Facebook Love

Am still using the Flash! book by John Dufresne for ideas to spark flash fiction. This morning I had not one idea. My mind was a blank slate. I read on in Dufresne until I found a prompt that interested me. Two people talking to each other, both having totally different conversations. That got my fingers typing…

***

“It was just one of those Facebook things,” I tell my husband, knowing my excuse is lame and too late.

He doesn’t use Facebook, thinks it’s a waste of time. I can tell you this about the man I married: he doesn’t hardly like to talk to me, so why would he want to talk to almost everyone he’s ever known?

“You always do that,” he says.

“What?”

“I’m talking about our future and you bring up the past. That’s your problem.”

But I didn’t bring it up. He picked up my phone when it pinged and read my private messages and saw what he saw. Pictures, old ones, from when my Facebook love and I dated in high school. It was more than pictures, it was the whole crazy thing of me thinking I was not in love with my husband but with a guy I hadn’t seen in forty years.

“There will be penalties if we draw from the 401K now,” he says.

“We were in love once. A long time ago.” As I say it, I realize I could be talking about my husband or the Facebook guy or any number of men I had loved. Too many, too often, to ill effect. Is love like that for everyone? Is anybody happy?

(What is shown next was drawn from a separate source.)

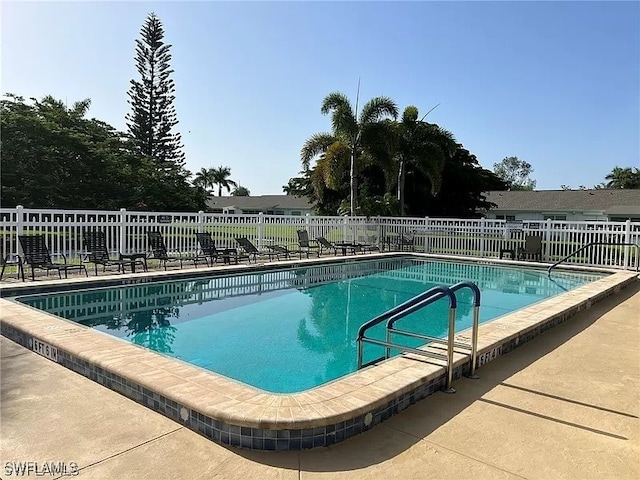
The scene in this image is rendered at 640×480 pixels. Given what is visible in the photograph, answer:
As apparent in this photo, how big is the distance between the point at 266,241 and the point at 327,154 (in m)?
7.40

“On the other hand, Florida has no state tax.”

We are sitting at the table in the dining room. There’s a whirring sound as pages spit from the printer in the corner.  “We’re gonna need a new file,” he says.

I pick up the pages. The history of  Facebook friend’s messages from first to last.  Here’s one from the middle: It feels so good to finally say I love you and mean it. The pages pile up even though we have not communicated in months. Today his text is brief. You okay?

I’m not sure but it seems I am supposed to add these little love notes to our files of financial information. Unlike the shiny clean sheets in the printer, each page of our financial history has been worn thin by many readings.

I like to buy pretty new file folders for the old abused papers. There are white ones with little gold stars, pink ones with gold hearts, pink and gold striped ones. I put the texts from my Facebook love in one of the gold heart files.

I don’t touch the other papers. I’m not a finance person, but I know that on paper we have wealth, just the wrong kind. The kind that can disappear overnight.

“I just, I don’t know, it was like I went crazy for a minute. Like I was sixteen again.” I was over it, whatever it had been, because I’d spent the last few months in bed in a sugar coma. “I’ll never be over it.”

“If we use the Roth IRA’s first, that should see us through until social security kicks in.” Also on the table: his busy calculator.

“Did you ever think that when we got old we’d still care about things like love?”

“I think we’re done here,” he said, gathering the remaining papers and putting them in their proper files. “What’s for dinner?”